To write JSON data, you create a writable external table that references the name of a directory on HDFS. When you insert records into the writable external table, PXF writes the block(s) of data that you insert to one or more files in the directory that you specified. In the default case (single object per row), PXF writes the data to a .jsonl file. When you specify a ROOT attribute (single object per file), PXF writes to a .json file.

Note
When writing JSON data, PXF supports only scalar or one dimensional arrays of Greenplum data types. PXF does not support column projection when writing JSON data.

Writable external tables can only be used for INSERT operations. If you want to query the data that you inserted, you must create a separate readable external table that references the HDFS directory and read from that table.

The write examples use a data schema similar to that of the read examples.

Example: Single Object Per Row (Write)

In this example, we add data to a directory named jsopr.

Use the following CREATE EXTERNAL TABLE SQL command to create a writable external table that writes JSON data in single-object-per-row format and uses the PXF default server.

CREATE WRITABLE EXTERNAL TABLE add_objperrow_json_tbl(
  created_at TEXT,
  id_str TEXT,
  id INTEGER,
  location TEXT,
  coordinates INTEGER[]
)
LOCATION('pxf://data/pxf_examples/jsopr?PROFILE=hdfs:json')
FORMAT 'CUSTOM' (FORMATTER='pxfwritable_export');

Write data to the table:

INSERT INTO add_objperrow_json_tbl VALUES ( 'SunJun0912:59:07+00002013', '343136551111111111', 311111111, 'FarAway', '{ 6, 50 }' );
INSERT INTO add_objperrow_json_tbl VALUES ( 'MonJun1002:12:06+00002013', '343136557777777777', 377777777, 'NearHere', '{ 13, 93 }' );

Read the data that you just wrote. Recall that you must first create a readable external table:

CREATE EXTERNAL TABLE jsopr_tbl(
  created_at TEXT,
  id_str TEXT,
  id INTEGER,
  location TEXT,
  coordinates INTEGER[]
)
LOCATION('pxf://data/pxf_examples/jsopr?PROFILE=hdfs:json')
FORMAT 'CUSTOM' (FORMATTER='pxfwritable_import');

Query the table:

SELECT * FROM jsopr_tbl;

        created_at         |       id_str       |    id     | location | coordinates 
---------------------------+--------------------+-----------+----------+-------------
 MonJun1002:12:06+00002013 | 343136557777777777 | 377777777 | NearHere | {13,93}
 SunJun0912:59:07+00002013 | 343136551111111111 | 311111111 | FarAway  | {6,50}
(2 rows)

View the files added to HDFS:

$ hdfs dfs -cat /data/pxf_examples/jsopr/*
{"created_at":"SunJun0912:59:07+00002013","id_str":"343136551111111111","id":311111111,"location":"FarAway","coordinates":[6,50]}
{"created_at":"MonJun1002:12:06+00002013","id_str":"343136557777777777","id":377777777,"location":"NearHere","coordinates":[13,93]}

Notice that PXF creates a flat JSON structure.

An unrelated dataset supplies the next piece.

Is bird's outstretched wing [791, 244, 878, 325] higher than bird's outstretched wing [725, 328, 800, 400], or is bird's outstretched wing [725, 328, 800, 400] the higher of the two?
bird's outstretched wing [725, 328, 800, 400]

Example: Single Object Per File (Write)

Use the following CREATE EXTERNAL TABLE SQL command to create a writable external table that writes JSON data in single object format and uses the PXF default server.

You must specify the ROOT keyword and associated value in the LOCATION clause. For example:

CREATE WRITABLE EXTERNAL TABLE add_singleobj_json_tbl(
  created_at TEXT,
  id_str TEXT,
  id INTEGER,
  location TEXT,
  coordinates INTEGER[]
)
LOCATION('pxf://data/pxf_examples/jso?PROFILE=hdfs:json&ROOT=root')
FORMAT 'CUSTOM' (FORMATTER='pxfwritable_export');

root identifies the name of the root attribute of the single object.